# start of Source
How to Break a Human

What follows is a slightly longer entry on my buying-a-home-in-London drama. If it’s not your cup of tea I won’t mind if you skip it.


Once upon a time

About two years ago, V and I decided to buy a place in London. We’d saved a bit of money, we both had good, stable jobs, and we were planning to start a family. It seemed like the natural thing to do.

We knew it wasn’t going to be easy. I mean, this is London we’re talking about.

We knew there were lots of boxes to tick (affordable, nice safe neighborhood, feasible commute to work) and plenty of compromises to make.

We knew we’d be fighting endless bidding wars with dozens of other prospective buyers and that we’d end up paying more than we were prepared to.

We knew it would take forever to find a place, because there simply aren’t that many places, and we can’t possibly do viewings 24/7, what with life needing to be lived as well.
# end of Source
# start of Data rows
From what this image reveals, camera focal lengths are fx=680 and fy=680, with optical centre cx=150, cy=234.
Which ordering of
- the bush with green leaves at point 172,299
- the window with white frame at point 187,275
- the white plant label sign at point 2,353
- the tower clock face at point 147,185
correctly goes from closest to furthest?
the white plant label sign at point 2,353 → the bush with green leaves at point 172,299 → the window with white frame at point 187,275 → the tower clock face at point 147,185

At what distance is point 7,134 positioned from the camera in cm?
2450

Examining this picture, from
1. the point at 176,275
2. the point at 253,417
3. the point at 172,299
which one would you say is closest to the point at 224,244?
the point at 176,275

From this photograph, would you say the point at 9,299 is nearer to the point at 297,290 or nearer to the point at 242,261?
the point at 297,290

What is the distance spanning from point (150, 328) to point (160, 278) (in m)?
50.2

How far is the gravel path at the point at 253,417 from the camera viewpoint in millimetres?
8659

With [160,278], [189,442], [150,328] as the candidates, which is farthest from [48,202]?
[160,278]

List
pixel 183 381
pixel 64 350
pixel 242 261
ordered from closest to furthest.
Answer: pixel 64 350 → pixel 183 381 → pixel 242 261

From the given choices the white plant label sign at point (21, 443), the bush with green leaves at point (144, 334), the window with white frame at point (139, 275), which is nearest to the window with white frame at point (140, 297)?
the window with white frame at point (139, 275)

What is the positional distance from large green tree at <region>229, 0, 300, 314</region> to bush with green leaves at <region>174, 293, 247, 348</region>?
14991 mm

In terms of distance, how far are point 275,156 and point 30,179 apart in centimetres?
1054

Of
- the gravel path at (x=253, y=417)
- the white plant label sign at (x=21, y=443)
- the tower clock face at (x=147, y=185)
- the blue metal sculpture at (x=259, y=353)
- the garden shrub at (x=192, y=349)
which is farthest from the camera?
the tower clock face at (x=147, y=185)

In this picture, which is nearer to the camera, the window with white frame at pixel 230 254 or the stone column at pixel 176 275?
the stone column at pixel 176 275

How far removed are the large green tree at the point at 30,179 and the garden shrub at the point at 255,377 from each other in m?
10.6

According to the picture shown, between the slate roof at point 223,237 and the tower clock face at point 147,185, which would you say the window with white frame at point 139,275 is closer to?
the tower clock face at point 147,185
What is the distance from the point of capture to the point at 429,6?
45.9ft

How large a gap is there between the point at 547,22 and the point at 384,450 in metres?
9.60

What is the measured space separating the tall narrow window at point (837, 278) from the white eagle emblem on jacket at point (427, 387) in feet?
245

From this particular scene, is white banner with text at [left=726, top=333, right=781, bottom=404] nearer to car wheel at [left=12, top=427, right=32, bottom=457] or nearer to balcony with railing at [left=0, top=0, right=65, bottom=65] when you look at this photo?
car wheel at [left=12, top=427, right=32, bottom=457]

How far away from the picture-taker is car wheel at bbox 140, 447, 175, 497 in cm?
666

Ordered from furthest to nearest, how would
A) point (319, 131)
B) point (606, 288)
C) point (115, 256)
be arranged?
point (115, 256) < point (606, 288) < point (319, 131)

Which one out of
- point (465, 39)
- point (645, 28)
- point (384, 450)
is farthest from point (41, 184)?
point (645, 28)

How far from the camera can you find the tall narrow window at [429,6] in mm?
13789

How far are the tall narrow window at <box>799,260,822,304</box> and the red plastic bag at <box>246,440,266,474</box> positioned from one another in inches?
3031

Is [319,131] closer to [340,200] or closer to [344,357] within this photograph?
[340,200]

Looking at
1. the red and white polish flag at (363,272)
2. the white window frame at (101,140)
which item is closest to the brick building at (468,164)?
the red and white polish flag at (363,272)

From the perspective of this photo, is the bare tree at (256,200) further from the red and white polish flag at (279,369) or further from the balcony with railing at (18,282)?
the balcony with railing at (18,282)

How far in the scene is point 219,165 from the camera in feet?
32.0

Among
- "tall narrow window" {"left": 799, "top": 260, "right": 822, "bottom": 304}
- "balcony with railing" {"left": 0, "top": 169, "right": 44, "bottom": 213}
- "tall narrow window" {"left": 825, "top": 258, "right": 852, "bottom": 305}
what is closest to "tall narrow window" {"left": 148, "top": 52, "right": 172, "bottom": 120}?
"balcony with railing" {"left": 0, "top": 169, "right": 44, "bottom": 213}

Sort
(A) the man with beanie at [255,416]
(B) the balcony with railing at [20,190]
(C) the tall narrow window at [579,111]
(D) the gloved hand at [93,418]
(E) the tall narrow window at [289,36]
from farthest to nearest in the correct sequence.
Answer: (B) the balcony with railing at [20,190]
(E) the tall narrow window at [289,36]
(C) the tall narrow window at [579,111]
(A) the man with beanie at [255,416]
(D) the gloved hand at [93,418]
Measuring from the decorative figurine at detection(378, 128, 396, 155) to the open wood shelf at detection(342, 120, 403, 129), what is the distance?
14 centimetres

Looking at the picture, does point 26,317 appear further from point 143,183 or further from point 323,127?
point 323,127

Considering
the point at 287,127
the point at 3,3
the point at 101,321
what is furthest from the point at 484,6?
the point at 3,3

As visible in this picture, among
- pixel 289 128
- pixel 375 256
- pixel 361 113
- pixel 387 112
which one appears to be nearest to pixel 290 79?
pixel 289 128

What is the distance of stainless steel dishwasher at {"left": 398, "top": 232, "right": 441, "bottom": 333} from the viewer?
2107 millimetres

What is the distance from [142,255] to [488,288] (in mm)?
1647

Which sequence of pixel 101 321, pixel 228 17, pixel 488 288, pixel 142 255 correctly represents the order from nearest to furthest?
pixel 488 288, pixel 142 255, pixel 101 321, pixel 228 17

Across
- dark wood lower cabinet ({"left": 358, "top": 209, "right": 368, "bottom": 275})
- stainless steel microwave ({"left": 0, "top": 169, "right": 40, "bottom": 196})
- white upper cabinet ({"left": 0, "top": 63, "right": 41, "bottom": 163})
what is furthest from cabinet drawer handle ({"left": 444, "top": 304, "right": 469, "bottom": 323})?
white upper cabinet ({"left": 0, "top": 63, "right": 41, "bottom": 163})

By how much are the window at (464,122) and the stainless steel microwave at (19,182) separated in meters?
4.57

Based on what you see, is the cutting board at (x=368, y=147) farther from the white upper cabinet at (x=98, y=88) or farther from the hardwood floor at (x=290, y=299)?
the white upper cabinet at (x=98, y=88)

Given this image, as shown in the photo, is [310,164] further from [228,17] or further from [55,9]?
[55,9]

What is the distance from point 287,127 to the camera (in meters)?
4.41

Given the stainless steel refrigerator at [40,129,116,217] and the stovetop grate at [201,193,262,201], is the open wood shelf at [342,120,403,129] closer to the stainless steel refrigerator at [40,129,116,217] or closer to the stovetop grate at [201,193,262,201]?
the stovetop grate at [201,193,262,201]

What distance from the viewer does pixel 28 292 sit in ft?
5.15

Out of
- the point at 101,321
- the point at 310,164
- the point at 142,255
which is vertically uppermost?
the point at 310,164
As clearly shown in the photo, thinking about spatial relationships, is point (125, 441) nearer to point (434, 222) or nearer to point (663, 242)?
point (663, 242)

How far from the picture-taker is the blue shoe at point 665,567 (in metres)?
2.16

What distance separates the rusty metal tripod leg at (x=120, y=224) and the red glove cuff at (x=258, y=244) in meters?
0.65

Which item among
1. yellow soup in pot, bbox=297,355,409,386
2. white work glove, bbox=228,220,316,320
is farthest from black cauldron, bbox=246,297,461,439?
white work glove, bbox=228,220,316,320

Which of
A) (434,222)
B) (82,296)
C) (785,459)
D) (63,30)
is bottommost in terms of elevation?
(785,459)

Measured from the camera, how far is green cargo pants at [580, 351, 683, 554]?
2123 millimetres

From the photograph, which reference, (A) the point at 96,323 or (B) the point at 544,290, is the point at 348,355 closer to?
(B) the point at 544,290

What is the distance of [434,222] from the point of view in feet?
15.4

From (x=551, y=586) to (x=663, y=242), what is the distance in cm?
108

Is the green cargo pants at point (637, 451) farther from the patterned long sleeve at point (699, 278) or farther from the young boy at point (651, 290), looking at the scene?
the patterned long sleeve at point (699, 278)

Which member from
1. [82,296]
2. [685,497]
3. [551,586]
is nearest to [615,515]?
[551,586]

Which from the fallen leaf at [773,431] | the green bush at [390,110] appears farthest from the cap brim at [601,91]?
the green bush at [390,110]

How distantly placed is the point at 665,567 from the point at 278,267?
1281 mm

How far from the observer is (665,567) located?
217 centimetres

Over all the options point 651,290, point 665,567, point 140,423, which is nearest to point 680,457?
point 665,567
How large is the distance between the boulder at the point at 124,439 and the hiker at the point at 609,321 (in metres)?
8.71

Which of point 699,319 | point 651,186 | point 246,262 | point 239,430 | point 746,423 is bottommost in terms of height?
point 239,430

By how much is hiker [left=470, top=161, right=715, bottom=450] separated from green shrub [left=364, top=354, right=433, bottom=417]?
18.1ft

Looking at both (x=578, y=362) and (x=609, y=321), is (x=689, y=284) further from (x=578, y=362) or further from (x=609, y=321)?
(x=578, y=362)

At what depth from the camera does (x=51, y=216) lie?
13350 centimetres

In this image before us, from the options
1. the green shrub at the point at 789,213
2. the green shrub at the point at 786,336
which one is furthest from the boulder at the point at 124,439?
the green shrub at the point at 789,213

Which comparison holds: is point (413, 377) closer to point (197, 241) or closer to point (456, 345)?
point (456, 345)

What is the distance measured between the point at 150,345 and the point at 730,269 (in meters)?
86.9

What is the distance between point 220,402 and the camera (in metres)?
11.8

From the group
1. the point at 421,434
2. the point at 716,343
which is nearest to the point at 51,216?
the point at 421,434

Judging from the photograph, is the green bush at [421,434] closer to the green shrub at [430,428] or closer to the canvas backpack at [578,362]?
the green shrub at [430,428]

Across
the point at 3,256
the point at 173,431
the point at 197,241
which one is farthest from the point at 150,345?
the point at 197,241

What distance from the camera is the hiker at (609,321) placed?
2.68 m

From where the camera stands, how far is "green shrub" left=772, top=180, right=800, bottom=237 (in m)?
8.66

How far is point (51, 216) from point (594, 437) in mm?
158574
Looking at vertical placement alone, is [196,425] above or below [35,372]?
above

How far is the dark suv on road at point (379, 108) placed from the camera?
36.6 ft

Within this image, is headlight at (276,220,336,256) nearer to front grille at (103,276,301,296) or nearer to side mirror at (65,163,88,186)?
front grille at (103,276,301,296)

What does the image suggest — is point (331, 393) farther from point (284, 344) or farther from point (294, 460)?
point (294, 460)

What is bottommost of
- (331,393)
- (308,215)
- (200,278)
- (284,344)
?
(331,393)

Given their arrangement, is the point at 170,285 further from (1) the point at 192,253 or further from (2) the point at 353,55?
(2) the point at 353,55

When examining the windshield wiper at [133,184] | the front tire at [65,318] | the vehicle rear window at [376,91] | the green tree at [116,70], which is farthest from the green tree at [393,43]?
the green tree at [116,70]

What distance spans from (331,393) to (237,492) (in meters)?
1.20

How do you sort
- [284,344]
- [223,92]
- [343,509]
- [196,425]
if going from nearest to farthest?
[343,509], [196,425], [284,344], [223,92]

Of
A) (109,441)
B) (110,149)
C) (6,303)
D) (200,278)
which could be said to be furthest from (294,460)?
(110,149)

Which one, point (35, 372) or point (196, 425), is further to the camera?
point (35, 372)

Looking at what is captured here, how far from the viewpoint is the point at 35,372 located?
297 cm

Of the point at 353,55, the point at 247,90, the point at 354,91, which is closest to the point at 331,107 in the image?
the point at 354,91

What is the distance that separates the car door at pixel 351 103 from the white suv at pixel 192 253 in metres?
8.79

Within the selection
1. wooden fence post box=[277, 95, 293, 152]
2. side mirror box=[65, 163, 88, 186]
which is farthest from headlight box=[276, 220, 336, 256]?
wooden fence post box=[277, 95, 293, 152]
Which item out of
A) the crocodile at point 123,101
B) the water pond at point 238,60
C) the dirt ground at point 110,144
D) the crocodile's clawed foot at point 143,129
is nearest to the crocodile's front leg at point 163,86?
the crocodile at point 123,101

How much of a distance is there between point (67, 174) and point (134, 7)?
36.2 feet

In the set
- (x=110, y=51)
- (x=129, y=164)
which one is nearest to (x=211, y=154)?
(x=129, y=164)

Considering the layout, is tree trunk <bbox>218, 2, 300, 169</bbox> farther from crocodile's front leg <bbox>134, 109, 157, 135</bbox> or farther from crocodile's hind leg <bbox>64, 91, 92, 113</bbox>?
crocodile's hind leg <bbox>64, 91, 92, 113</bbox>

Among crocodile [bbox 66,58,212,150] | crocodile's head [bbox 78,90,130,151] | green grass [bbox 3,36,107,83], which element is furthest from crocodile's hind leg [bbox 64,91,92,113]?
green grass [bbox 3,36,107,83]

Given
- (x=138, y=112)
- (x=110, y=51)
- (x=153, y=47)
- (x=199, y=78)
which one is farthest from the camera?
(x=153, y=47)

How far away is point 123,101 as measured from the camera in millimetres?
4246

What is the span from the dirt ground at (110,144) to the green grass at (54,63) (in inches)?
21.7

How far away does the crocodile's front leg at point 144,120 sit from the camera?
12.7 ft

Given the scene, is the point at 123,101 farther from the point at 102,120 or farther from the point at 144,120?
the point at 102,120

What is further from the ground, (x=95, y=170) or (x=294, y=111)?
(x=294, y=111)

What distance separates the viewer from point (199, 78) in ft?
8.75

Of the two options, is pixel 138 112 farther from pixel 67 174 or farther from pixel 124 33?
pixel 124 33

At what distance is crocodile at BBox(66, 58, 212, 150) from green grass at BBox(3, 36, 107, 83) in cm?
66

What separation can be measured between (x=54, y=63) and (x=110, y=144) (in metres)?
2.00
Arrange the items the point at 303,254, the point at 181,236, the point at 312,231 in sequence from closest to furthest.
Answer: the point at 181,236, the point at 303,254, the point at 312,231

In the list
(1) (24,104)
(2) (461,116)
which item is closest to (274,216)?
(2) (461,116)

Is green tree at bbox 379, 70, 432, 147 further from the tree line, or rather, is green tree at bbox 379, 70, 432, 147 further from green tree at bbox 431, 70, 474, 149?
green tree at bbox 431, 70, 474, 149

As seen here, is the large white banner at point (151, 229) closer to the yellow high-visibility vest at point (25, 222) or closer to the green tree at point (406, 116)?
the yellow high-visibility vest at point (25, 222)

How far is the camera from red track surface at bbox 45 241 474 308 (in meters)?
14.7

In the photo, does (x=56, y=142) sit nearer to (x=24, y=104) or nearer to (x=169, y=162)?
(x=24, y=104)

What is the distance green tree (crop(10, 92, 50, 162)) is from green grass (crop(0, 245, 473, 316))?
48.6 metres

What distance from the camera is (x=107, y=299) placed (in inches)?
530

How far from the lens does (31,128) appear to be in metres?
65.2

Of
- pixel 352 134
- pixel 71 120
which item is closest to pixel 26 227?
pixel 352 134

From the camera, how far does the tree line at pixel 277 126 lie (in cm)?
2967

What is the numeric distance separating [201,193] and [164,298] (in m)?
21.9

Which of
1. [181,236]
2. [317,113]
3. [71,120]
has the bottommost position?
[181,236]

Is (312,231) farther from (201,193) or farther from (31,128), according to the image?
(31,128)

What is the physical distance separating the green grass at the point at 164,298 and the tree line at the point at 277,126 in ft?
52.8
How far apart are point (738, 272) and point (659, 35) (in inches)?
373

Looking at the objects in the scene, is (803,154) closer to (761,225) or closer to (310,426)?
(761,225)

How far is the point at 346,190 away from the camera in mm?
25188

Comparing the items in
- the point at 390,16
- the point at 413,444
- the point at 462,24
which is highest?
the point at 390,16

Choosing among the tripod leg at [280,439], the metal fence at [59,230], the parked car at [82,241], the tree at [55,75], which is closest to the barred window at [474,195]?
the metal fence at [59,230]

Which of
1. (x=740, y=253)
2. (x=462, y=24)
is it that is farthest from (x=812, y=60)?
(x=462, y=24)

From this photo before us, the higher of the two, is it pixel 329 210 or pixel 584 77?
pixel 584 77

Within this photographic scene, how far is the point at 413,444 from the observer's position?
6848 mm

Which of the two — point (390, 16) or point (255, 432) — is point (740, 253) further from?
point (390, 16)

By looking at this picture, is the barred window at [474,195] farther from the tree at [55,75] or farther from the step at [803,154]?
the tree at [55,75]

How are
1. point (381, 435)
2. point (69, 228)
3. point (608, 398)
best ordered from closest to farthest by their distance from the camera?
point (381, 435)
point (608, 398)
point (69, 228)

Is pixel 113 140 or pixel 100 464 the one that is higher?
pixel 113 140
# end of Data rows
_Exercises:_
1: In the essay on buying a home in London, what boxes did the couple know they had to tick?
2: Reproduce the records verbatim, starting with the line that contains "Is (312,231) farther" and continuing through the end of the records.
The records have no connection to the essay on buying a home in London.

_Solutions in order:_
1: Affordable, a nice safe neighborhood, and a feasible commute to work.

2:
Is (312,231) farther from (201,193) or farther from (31,128), according to the image?
(31,128)

What is the physical distance separating the green grass at the point at 164,298 and the tree line at the point at 277,126 in ft?
52.8
How far apart are point (738, 272) and point (659, 35) (in inches)?
373

Looking at the objects in the scene, is (803,154) closer to (761,225) or closer to (310,426)?
(761,225)

How far is the point at 346,190 away from the camera in mm?
25188

Comparing the items in
- the point at 390,16
- the point at 413,444
- the point at 462,24
which is highest?
the point at 390,16

Choosing among the tripod leg at [280,439], the metal fence at [59,230], the parked car at [82,241], the tree at [55,75], which is closest to the barred window at [474,195]?
the metal fence at [59,230]

Which of
1. (x=740, y=253)
2. (x=462, y=24)
is it that is farthest from (x=812, y=60)?
(x=462, y=24)

From this photo before us, the higher of the two, is it pixel 329 210 or pixel 584 77?
pixel 584 77

Within this photographic scene, how far is the point at 413,444 from the observer's position?
6848 mm

Which of the two — point (390, 16) or point (255, 432) — is point (740, 253) further from?
point (390, 16)

By looking at this picture, is the barred window at [474,195] farther from the tree at [55,75] or farther from the step at [803,154]?
the tree at [55,75]

How are
1. point (381, 435)
2. point (69, 228)
3. point (608, 398)
best ordered from closest to farthest by their distance from the camera?
point (381, 435)
point (608, 398)
point (69, 228)

Is pixel 113 140 or pixel 100 464 the one that is higher?
pixel 113 140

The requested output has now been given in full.